Introduction
Intestinal ischemia-reperfusion (II/R) injury is a severe clinical complication common in the Intensive Care Unit (ICU). It is associated with high morbidity and mortality.1 Usually, this problem is followed by various causes, including sepsis, shock, trauma, and so on.2 Intestinal ischemia-reperfusion injury destroys intestinal tissue and impairs the function of the intestinal barrier. These events induce multiple organ dysfunction syndrome (MODS) or systemic inflammatory response syndrome (SIRS).3,4 The pathophysiological process of intestinal ischemia-reperfusion injury is complex, and different molecule mechanisms have been verified in this process.5,6 Ischemia injury and reperfusion injury are the two stages of intestinal ischemia-reperfusion injury.7 The former is mainly caused by hypoxemia and results in the accumulation of much hypoxanthine in cells. During reperfusion, hypoxanthine reacts with oxygen molecules re-entering the cells to generate reactive oxygen species (ROS), which could make further damage on intestine.8 In addition, intestinal ischemia causes the dysfunction of the intestinal barrier and activates inflammatory cells that release oxygen radicals.9,10 Compared with ischemia, the subsequent refusion usually leads to more terrible damage.11 The severity of reperfusion injury is related to ischemia injury. Therefore, reducing ischemia injury is the key step to effective alleviation intestinal ischemia-reperfusion injury.

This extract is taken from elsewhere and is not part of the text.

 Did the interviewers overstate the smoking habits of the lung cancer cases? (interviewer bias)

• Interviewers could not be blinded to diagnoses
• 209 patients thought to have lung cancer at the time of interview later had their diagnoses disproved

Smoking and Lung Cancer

Various microRNAs (miRNAs), mRNAs, genes and proteins, the basic components of cells, contribute to the development of the intestinal ischemia-reperfusion injury. As a type of small non-coding RNA, miRNA regulates the expression of genes by accelerating mRNA degradation or inhibiting mRNA translation.12,13 Studies have confirmed that miRNA mediates the progression of intestinal ischemia-reperfusion injury. Nurr1 is associated with the regeneration of the intestinal epithelial and the function of the intestinal barrier. When miR-381-3p targets the Nurr1mRNA, intestinal epithelial proliferation activity decreased and the intestinal barrier function was impaired, which could aggravate the intestinal ischemia-reperfusion injury.14 MiR-665-3p inhibits autophagy effects by targeting ATG4B, therefore, it can downregulate the inflammation and apoptosis in intestinal ischemia-reperfusion injury.15 Caspase-3 expression is related to cell apoptosis in intestinal ischemia-reperfusion injury, and miR-378 and miR-182 both regulate Caspase-3 to exert a protective effect against this injury.16,17 Also, miR-21 potentially regulates the function of the intestinal barrier which is an integral part of intestinal ischemia-reperfusion injury.18 However, further research is needed to explore the mechanism of miRNAs in II/R injury. MiRNA-mRNA interactions form a competitive endogenous RNA (ceRNA) regulatory network, widely used in pathophysiology and treatment of diseases.19–21
In this article, we tested the expression of mRNAs and miRNAs through transcriptome sequencing and small RNA sequencing in patients with intestinal ischemia-reperfusion injury. Then, GO analysis and KEGG analysis were applied to analyze mRNA and construct a miRNA-mRNA regulatory network. We aimed to identify biomarkers and new therapeutic targets for intestinal ischemia-reperfusion injury.
Patients and Methods
Patients and Sample Collection
We selected 13 patients (8 patients were with intestinal ischemia-reperfusion injury patients, and 5 patients without intestinal ischemia-reperfusion injury, all patients who underwent surgery were over 18 years old and were clearly diagnosed with intestinal injury during the surgical procedure in a medical ICU at Shanghai Zhongshan Hospital Affiliated to Fudan university) from the Intensive Care Unit (ICU) in Zhongshan Hospital (Shanghai, China), between July 2020 and March 2021. Intestinal epithelial tissue was collected from patients with intestinal ischemia-reperfusion injury (n=8) and normal control patients (group C, n=5) for follow-up tests. Patients with intestinal ischemia were categorized into the arterial group (Group A, n=5) and the venous group (Group V, n=3). Arterial group is defined as arterial ischemic intestinal injury caused by mesenteric artery embolism or thrombosis during the surgery. Venous group is defined as intestinal injury caused by venous congestion or incarceration leading to impaired blood circulation during the surgery. Intraoperatively resected intestinal specimens from patients in the enrolled arterial, venous, and control groups were excised in whole layers of approximately 1 cm, immediately transferred in a liquid nitrogen tank, and placed in a −80°C refrigerator for storage. All samples were obtained in accordance with the hospital’s regulations and the Ethics Committee of Shanghai Medical College of Fudan University approved the study. All patients signed the corresponding informed consent. This study was conducted in accordance with the Declaration of Helsinki.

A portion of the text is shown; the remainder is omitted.